Other enthusiasts have come up with a wide variety of uses for dirigibles ranging from monitoring traffic and environmental disasters such as oil spills to providing communications platforms in the sky. Filming sports events from airships is already commonplace.

“It is a cheap platform to do things from the air. There is no other way to stay still in the air for such low cost,” Albrecht Graf von Brandenstein-Zeppelin, great-grandson of the inventor, said in an interview.

Advertising — the reason for the seven Goodyear blimps worldwide — has a long airship tradition.

“I flew in 1936 as we promoted election propaganda for Hitler,” said Josef Sonntag, 89, a former mechanic who recalled the crowds the zeppelins attracted across Germany.
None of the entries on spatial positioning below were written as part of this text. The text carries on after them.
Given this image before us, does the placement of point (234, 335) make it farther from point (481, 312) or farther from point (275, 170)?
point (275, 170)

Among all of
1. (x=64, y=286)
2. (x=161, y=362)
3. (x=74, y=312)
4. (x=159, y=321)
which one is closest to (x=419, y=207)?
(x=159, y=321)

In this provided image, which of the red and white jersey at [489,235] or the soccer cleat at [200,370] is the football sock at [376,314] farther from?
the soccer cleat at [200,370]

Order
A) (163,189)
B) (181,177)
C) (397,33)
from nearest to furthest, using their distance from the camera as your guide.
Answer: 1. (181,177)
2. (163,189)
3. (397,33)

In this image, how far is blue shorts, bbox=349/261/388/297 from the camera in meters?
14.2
Many, like the Hindenburg, bore the Nazi swastika on their tail fins.

“It was really a sensation back then,” Sonntag said.

Straeter said advertising is likely to bring in as much as passenger tickets on his new zeppelins. Yet for all the enthusiasm about a revival, most industry officials see clear limits to airship development.

“Airships will never or could never replace other forms of transport,” said Gregory Gottlieb, an Airship Association member who once headed the British military’s airship program.

“But what they can do is complement and supplement other forms of transport. There are several niche market areas where they can make a significant market contribution.”